News / Calgary

Mild winter saved Calgary millions on snow clearing

A lack of the white stuff kept Calgary in the black, as work comes in under budget

Calgary didn't quite receive 60 centimetres of snow last winter.

Metro File

Calgary didn't quite receive 60 centimetres of snow last winter.

For the second winter in a row, Calgary was able to provide snow clearing under budget – but they certainly had help from Mother Nature.

According to city documents, Calgary saw 58.2 centimetres of snow through the 2015-2016 winter, which was just under half the average snowfall over the past five years.

Given the mild winter, Calgary spent $30.8 million on snow clearing services, or about $6 million less than the previous winter.

Coun. Shane Keating, chair of the city’s Transportation and Transit Committee, said the savings will be put away for a rainy – or rather a snowy day.

“It goes into a reserve fund for when we have a bad winter. And then they dip into that reserve fund if they go over budget.”

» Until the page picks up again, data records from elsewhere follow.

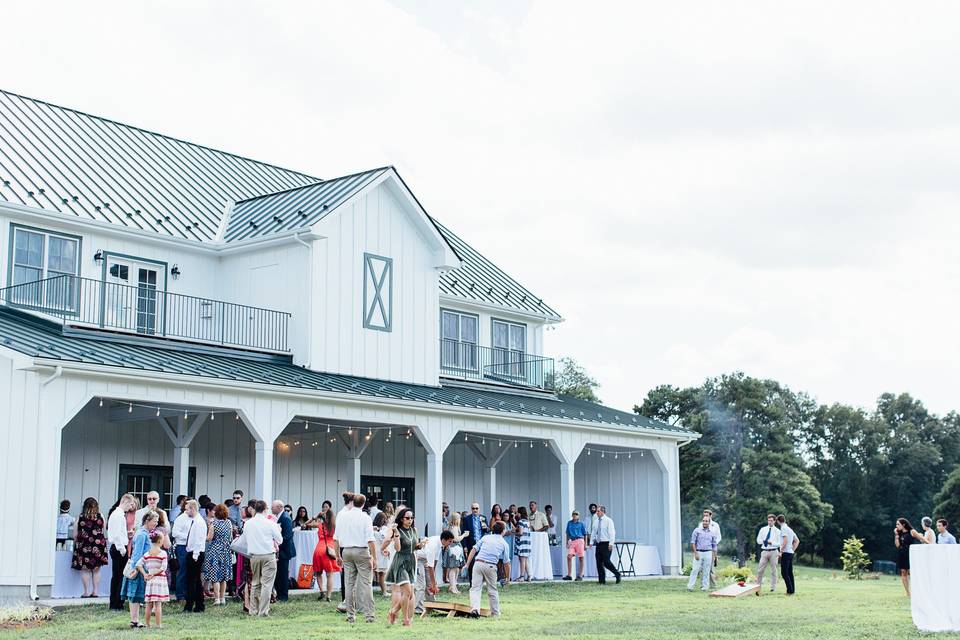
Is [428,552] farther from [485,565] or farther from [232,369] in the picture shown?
[232,369]

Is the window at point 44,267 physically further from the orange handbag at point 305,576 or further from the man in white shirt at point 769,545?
the man in white shirt at point 769,545

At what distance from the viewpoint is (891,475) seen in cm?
6156

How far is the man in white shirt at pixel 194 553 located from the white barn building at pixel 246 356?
207 centimetres

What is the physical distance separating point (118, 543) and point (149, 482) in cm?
585

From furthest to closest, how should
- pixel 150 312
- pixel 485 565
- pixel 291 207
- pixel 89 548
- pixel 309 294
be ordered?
pixel 291 207 → pixel 309 294 → pixel 150 312 → pixel 89 548 → pixel 485 565

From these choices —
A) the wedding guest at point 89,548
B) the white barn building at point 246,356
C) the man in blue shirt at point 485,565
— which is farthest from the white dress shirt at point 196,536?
the man in blue shirt at point 485,565

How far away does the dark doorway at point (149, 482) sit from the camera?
22312 mm

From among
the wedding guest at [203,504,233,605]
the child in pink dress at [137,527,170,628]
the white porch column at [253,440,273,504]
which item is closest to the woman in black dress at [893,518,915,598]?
the white porch column at [253,440,273,504]

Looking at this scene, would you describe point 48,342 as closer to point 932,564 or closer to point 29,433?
point 29,433

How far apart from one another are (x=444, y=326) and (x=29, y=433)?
1444cm

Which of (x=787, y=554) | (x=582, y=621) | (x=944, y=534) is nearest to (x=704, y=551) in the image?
(x=787, y=554)

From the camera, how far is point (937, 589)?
15227 mm

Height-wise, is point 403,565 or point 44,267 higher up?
point 44,267

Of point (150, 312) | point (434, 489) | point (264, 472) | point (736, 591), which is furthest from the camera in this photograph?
point (150, 312)
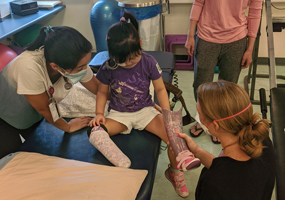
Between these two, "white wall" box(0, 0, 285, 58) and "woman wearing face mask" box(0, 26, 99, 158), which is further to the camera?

The city now has $8.89 million in the Snow and Ice Control Reserve Fund at the ready for the next bad winter.

It wasn’t just cash saved. The savings in materials were also impressive. The city used 30 per cent less road salt than the five-year average – a reduction of 19,769 tonnes off the average.

Maintenance crews also reduced their use of calcium chloride brine by 57 per cent over the five-year average. The brine is applied as an anti-icing agent and the city plans to expand its use after a successful pilot.

No parking bans were called throughout the entire winter. This was the second winter in a row no parking bans were required.